One of the news items was that science-fiction writer Robert Heinlein had died.
I remember quite clearly the first Robert Heinlein book I read. I was in 7th grade. The book was Red Planet. I sat down one evening and, despite the fact that I had a splitting headache, I read that book through from cover to cover: I couldn't put it down. Over the years, I acquired and read most of the Heinlein corpus.
Until not too long ago, I would see and read Mrs. Heinlein's posts in the alt.fan.heinlein newsgroup. Now, sitting here in my study with a cup of coffee on a bright but bitterly cold January morning, I read that Virginia Heinlein has died.
I know, I just know, that this cold morning is going to remain engraved in my memory alongside a sunny May afternoon up in the hills of Virginia.

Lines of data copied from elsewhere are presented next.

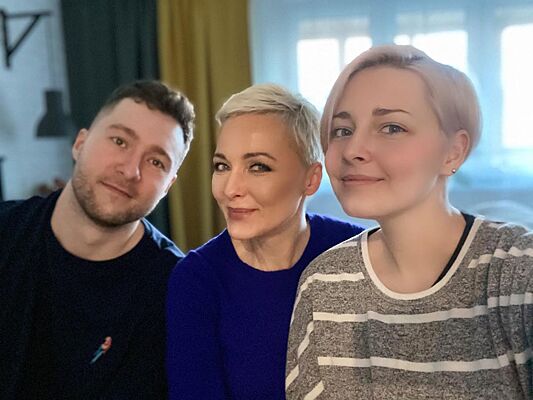 Cherliding erotikasi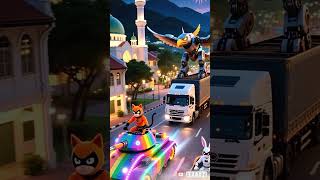 Download lagu Karnaval Takbiran keliling 2025 #allahuakbar #takbiran #gematakbir mp3 Download lagu Karnaval Takbiran keliling 2025 #allahuakbar #takbiran #gematakbir mp3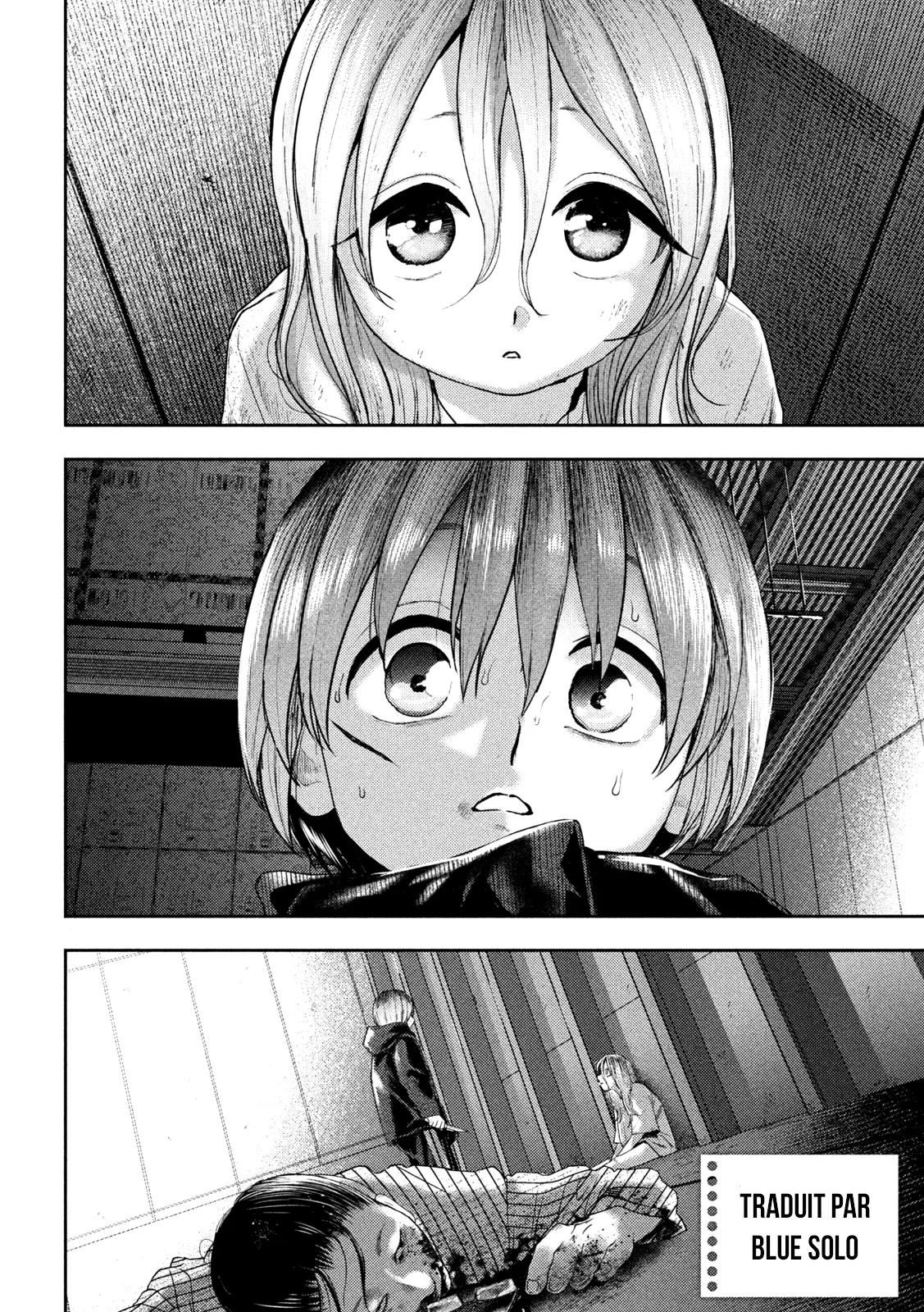 Nezumi No Hatsukoi - 15 - 6886c4436a9d0.webp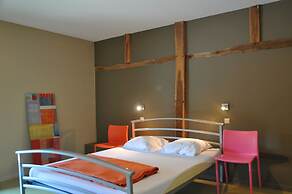 Chez Robert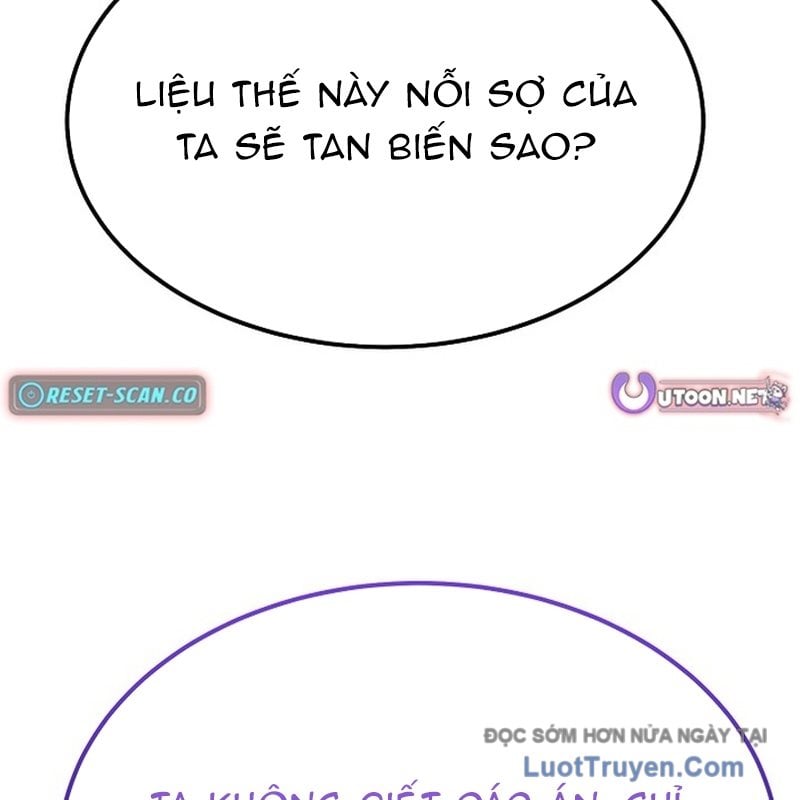 Độc Chiếm Thiên Cơ Chap 15 - Next Chap 16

Ginnie Heinlein was a strong, take-no-crap woman who personified her late-husband's expectations for the human race and amplified them for all to see. Ginnie, if there is a GOD I hope it has blessed and kept you. Goodbye.
Well bother! Here she up and died and I didn't even know it. I always wanted to ask her why Heinlein wrote those wretched stories after 1960... the ones with all the gratuitous sex. Sigh. Guess I won't get to now. "if there is a God"? "it" will bless you? Hmmm, if I remember correctly Robert started life pretty religious.